#FutureofWork - Providing a human experience to boost productivity
The COVID-19 pandemic has completely transformed our relationship with work, highlighting that human wellness and our happiness at work are intrinsically linked.
Gone are the days where we could shut our laptop down and leave work at the office, ready to make a return in the morning.
For many employees working in the digital economy, work pervades home life and has become impossible to escape.
People have had to feel their way through establishing work-life balance, with wildly varying degrees of effectiveness.
This changing dynamic means that organisations need to rethink the experience they are offering employees and ensure that they provide a human deal.
Recent Gartner research finds that 82% of employees say it’s important for their organization to see them as a person, not just an employee, yet only 45% of employees believe their organization actually sees them this way.
It is clear that organisations must do more to offer a human-centric experience to their staff – but how can this be achieved?
Putting employee well-being first
The recent annual Human Capital Trends survey from Deloitte found that 96% of respondents believe their organisations is responsible for the well-being of employees, but only 79% said well-being isn’t currently designed or integrated into the workplace.
With employee isolation, anxiety and burn out taking centre stage as we move into a new hybrid working model, the onus is on businesses to balance the new flexibility afforded by remote and virtual workplaces with the need to put positive human experiences at the top of the agenda.
In this new world of hybrid working, companies must put the human experience first to unleash the full potential of their staff, save time, make working efficiently easier, and take a people-first approach to this new normal.
A crucial element of managing employee wellbeing is fully understanding how people are using their time to ascertain when and how they can switch off in a meaningful way, but still remain productive. Allowing people to incorporate their everyday lives into their working day – and moving away from a traditional model of separating work and home life, in a healthy way for all – will be key to making this work moving forward.

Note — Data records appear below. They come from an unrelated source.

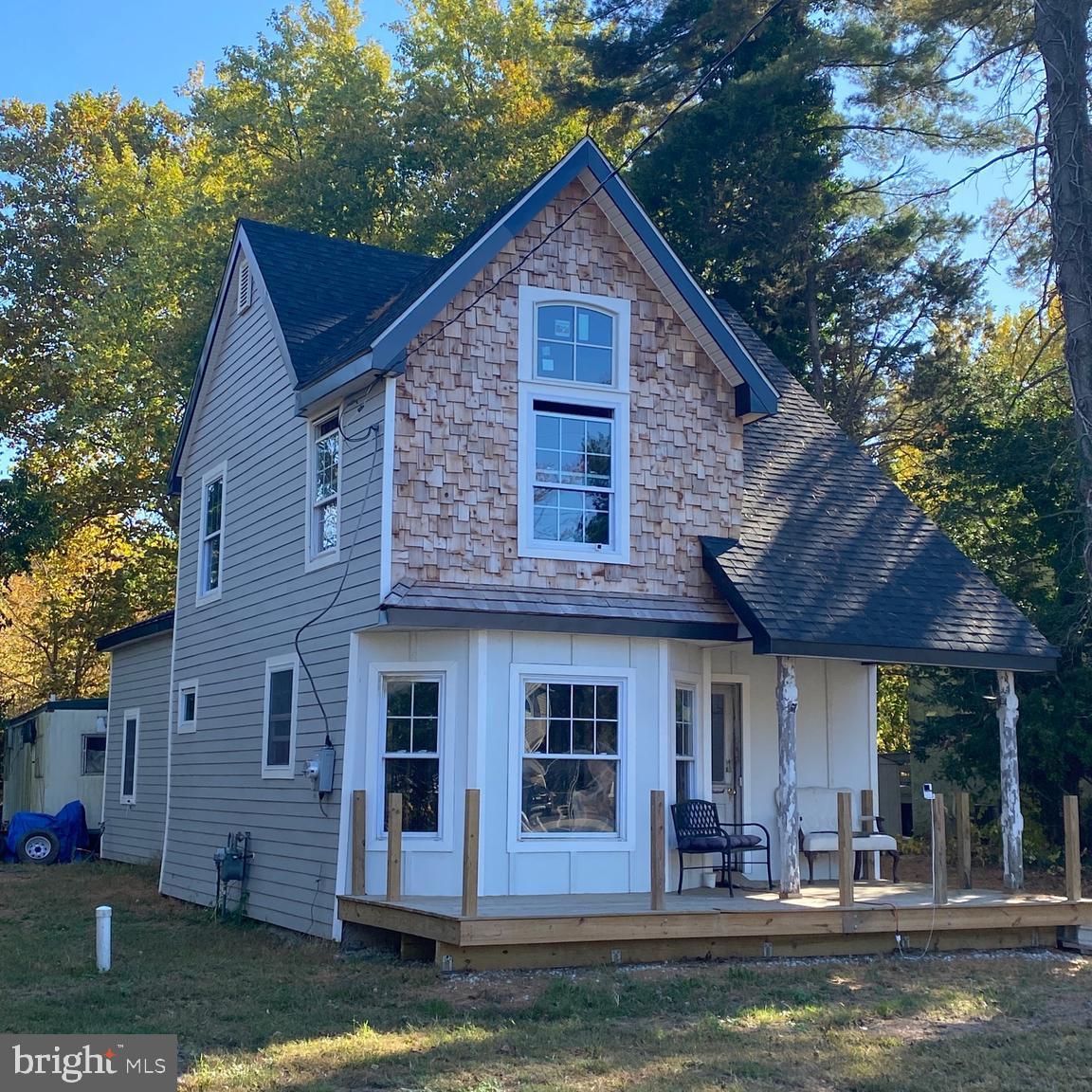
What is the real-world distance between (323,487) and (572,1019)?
6.48m

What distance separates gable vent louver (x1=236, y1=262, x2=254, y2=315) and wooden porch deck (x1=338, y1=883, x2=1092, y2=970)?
25.2 feet

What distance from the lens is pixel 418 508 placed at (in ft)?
39.4

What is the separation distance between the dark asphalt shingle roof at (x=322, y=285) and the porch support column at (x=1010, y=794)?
7.37m

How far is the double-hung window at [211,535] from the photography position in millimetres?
16656

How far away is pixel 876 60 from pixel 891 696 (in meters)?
Answer: 13.9

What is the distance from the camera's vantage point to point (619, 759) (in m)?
12.4

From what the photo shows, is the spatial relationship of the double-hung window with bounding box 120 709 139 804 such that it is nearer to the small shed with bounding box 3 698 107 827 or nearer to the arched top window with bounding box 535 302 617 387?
the small shed with bounding box 3 698 107 827

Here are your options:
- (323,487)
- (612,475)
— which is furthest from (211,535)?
(612,475)

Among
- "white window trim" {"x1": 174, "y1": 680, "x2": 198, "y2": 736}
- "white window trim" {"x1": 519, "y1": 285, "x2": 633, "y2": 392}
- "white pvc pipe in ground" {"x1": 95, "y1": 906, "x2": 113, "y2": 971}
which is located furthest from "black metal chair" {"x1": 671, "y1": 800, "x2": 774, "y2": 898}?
"white window trim" {"x1": 174, "y1": 680, "x2": 198, "y2": 736}

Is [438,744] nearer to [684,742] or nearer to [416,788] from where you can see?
[416,788]

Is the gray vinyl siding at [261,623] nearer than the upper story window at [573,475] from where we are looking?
Yes

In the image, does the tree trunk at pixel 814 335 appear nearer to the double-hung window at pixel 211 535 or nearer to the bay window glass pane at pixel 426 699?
the double-hung window at pixel 211 535

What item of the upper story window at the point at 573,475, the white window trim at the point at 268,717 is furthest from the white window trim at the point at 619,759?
the white window trim at the point at 268,717

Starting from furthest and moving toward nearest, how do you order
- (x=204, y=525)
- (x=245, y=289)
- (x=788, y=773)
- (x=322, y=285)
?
(x=204, y=525)
(x=245, y=289)
(x=322, y=285)
(x=788, y=773)
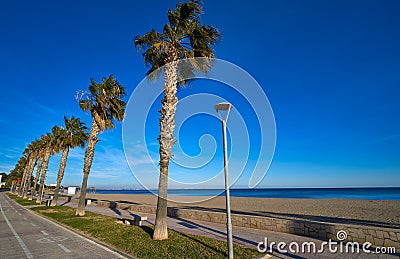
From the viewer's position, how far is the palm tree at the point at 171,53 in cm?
888

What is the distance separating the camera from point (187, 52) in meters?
9.68

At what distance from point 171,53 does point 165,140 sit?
3.82m

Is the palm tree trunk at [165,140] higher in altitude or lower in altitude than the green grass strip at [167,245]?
higher

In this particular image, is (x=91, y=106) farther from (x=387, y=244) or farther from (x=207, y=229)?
(x=387, y=244)

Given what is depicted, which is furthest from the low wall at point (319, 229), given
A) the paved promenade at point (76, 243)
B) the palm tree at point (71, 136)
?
the palm tree at point (71, 136)

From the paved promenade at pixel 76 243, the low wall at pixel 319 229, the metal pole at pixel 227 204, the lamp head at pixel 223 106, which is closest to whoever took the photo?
the metal pole at pixel 227 204

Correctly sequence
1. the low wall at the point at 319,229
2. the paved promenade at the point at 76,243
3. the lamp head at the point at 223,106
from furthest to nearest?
1. the low wall at the point at 319,229
2. the paved promenade at the point at 76,243
3. the lamp head at the point at 223,106

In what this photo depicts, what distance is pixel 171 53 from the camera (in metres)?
9.72

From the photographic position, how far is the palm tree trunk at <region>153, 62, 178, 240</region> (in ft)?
28.2

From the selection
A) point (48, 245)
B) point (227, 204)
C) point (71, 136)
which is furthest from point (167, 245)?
point (71, 136)

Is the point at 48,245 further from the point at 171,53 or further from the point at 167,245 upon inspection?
the point at 171,53

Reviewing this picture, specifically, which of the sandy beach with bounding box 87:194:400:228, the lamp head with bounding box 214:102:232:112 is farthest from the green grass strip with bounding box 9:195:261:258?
the sandy beach with bounding box 87:194:400:228

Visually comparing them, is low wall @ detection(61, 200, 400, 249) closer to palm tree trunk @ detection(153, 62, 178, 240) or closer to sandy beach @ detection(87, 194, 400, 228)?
palm tree trunk @ detection(153, 62, 178, 240)

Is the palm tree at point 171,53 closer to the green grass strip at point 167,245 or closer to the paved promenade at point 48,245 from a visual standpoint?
the green grass strip at point 167,245
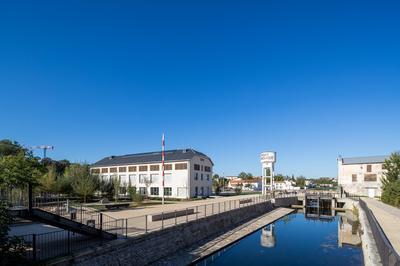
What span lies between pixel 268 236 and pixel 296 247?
15.6ft

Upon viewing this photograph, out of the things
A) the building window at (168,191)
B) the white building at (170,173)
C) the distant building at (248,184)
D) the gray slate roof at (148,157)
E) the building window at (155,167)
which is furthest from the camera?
the distant building at (248,184)

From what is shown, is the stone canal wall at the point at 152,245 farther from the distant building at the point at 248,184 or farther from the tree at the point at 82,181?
the distant building at the point at 248,184

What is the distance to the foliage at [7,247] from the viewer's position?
10.9m

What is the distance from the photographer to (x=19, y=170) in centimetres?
1346

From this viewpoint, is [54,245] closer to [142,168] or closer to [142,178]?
[142,178]

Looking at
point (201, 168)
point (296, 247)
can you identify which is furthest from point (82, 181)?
point (296, 247)

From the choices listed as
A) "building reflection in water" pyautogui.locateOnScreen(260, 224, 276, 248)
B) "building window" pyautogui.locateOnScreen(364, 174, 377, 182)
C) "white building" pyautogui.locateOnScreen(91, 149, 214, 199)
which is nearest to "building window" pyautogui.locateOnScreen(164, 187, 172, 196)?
"white building" pyautogui.locateOnScreen(91, 149, 214, 199)

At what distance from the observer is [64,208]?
18750 mm

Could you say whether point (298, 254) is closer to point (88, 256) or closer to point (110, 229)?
point (110, 229)

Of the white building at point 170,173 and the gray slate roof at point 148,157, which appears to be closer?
the white building at point 170,173

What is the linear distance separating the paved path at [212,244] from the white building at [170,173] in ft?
75.5

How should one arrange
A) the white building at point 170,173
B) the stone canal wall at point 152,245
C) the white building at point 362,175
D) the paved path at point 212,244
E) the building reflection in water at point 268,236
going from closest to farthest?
the stone canal wall at point 152,245 → the paved path at point 212,244 → the building reflection in water at point 268,236 → the white building at point 170,173 → the white building at point 362,175

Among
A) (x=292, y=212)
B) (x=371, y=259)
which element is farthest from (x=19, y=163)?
(x=292, y=212)

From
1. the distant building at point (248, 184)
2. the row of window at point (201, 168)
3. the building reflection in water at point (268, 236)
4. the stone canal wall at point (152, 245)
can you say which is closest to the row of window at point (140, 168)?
the row of window at point (201, 168)
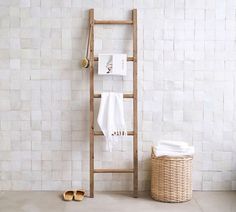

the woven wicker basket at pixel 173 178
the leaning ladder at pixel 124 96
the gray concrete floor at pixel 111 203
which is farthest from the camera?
the leaning ladder at pixel 124 96

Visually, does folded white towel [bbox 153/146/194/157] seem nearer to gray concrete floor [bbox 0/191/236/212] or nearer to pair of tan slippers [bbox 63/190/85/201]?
gray concrete floor [bbox 0/191/236/212]

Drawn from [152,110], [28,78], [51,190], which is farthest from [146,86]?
[51,190]

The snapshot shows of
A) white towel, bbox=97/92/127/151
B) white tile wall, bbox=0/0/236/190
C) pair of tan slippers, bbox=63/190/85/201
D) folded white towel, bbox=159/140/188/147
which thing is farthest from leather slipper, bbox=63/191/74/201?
folded white towel, bbox=159/140/188/147

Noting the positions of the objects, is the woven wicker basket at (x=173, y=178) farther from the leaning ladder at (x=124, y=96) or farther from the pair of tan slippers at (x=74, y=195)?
the pair of tan slippers at (x=74, y=195)

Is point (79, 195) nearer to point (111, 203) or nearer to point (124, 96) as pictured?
point (111, 203)

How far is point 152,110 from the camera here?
12.0 feet

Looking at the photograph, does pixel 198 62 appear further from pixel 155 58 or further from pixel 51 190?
pixel 51 190

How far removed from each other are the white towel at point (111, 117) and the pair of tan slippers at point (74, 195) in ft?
1.61

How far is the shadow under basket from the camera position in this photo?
3.36 m

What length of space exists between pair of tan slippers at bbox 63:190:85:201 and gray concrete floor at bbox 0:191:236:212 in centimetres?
4

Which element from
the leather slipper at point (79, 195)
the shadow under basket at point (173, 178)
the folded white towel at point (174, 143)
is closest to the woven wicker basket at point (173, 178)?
the shadow under basket at point (173, 178)

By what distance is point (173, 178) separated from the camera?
11.1 feet

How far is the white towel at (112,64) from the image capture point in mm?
3463

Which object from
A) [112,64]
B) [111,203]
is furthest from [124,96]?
[111,203]
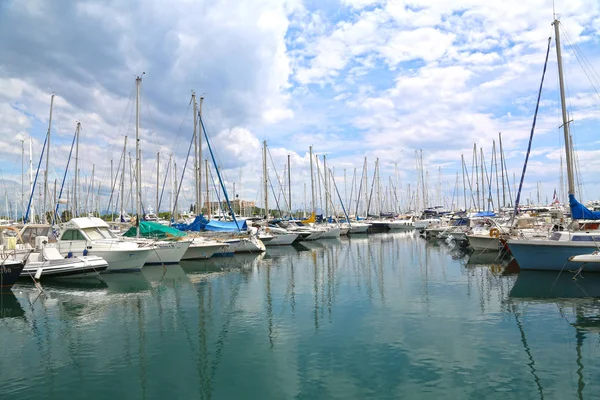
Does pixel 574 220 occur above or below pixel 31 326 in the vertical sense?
above

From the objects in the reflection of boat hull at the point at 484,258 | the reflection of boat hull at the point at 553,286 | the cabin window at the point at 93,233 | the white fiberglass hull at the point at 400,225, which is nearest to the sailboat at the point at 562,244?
the reflection of boat hull at the point at 553,286

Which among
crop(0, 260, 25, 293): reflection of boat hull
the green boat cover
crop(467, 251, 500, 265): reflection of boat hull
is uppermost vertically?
the green boat cover

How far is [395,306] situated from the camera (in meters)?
18.0

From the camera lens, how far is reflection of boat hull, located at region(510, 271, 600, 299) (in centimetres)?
1952

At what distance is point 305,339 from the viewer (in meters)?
13.6

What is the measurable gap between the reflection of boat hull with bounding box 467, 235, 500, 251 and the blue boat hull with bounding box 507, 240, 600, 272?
37.8ft

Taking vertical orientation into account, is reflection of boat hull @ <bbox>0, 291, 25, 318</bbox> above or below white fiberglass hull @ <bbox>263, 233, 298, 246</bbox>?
below

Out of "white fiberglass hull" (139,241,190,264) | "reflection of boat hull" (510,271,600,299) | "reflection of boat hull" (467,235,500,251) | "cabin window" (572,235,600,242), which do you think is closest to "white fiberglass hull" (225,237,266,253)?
"white fiberglass hull" (139,241,190,264)

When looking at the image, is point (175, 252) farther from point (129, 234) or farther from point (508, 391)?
point (508, 391)

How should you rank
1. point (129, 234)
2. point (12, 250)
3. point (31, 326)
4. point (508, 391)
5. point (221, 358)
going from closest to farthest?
point (508, 391), point (221, 358), point (31, 326), point (12, 250), point (129, 234)

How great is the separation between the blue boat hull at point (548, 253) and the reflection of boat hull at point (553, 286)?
44 cm

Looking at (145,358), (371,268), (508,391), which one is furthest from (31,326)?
(371,268)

Technology is a great way for organisations to make well-being a priority in the workplace. It can be used to ensure that employees have access to all the resources and services they need in one place, enabling them to reduce overwhelm and save time.
Enabling employees through personalisation
No one employee is the same, each with different needs and different motivations. The pandemic has compounded this even further, with employees needing different tools to enable them to get their job done. Most organisations now offer flexibility in when and where work gets done, but leading organisations need to go further and also offer flexibility in who employees work with, what they work on, and how much work they do.
Organisations must go beyond this to provide choice and personalisation that enables employees to bring their full selves to work every day. HR leaders should integrate inclusion goals into day-to-day work and talent processes to drive accountability and ensure employees feel comfortable bringing their full selves to work.
Once again, technology should be used to create these personalised experiences. People aren't like algorithms or pixels, they're complex, unique and effected by the world around them. Workplace technology needs to feel like something you'd use on a personal device that offers familiarity and ease of use like never before.
Changing the world of work starts with empowering and unleashing one employee at a time. Using a human-first approach to technology, organisations are able to give power back to employees to manage their days, optimise their workflows and save time – all while bringing their full selves to work each day.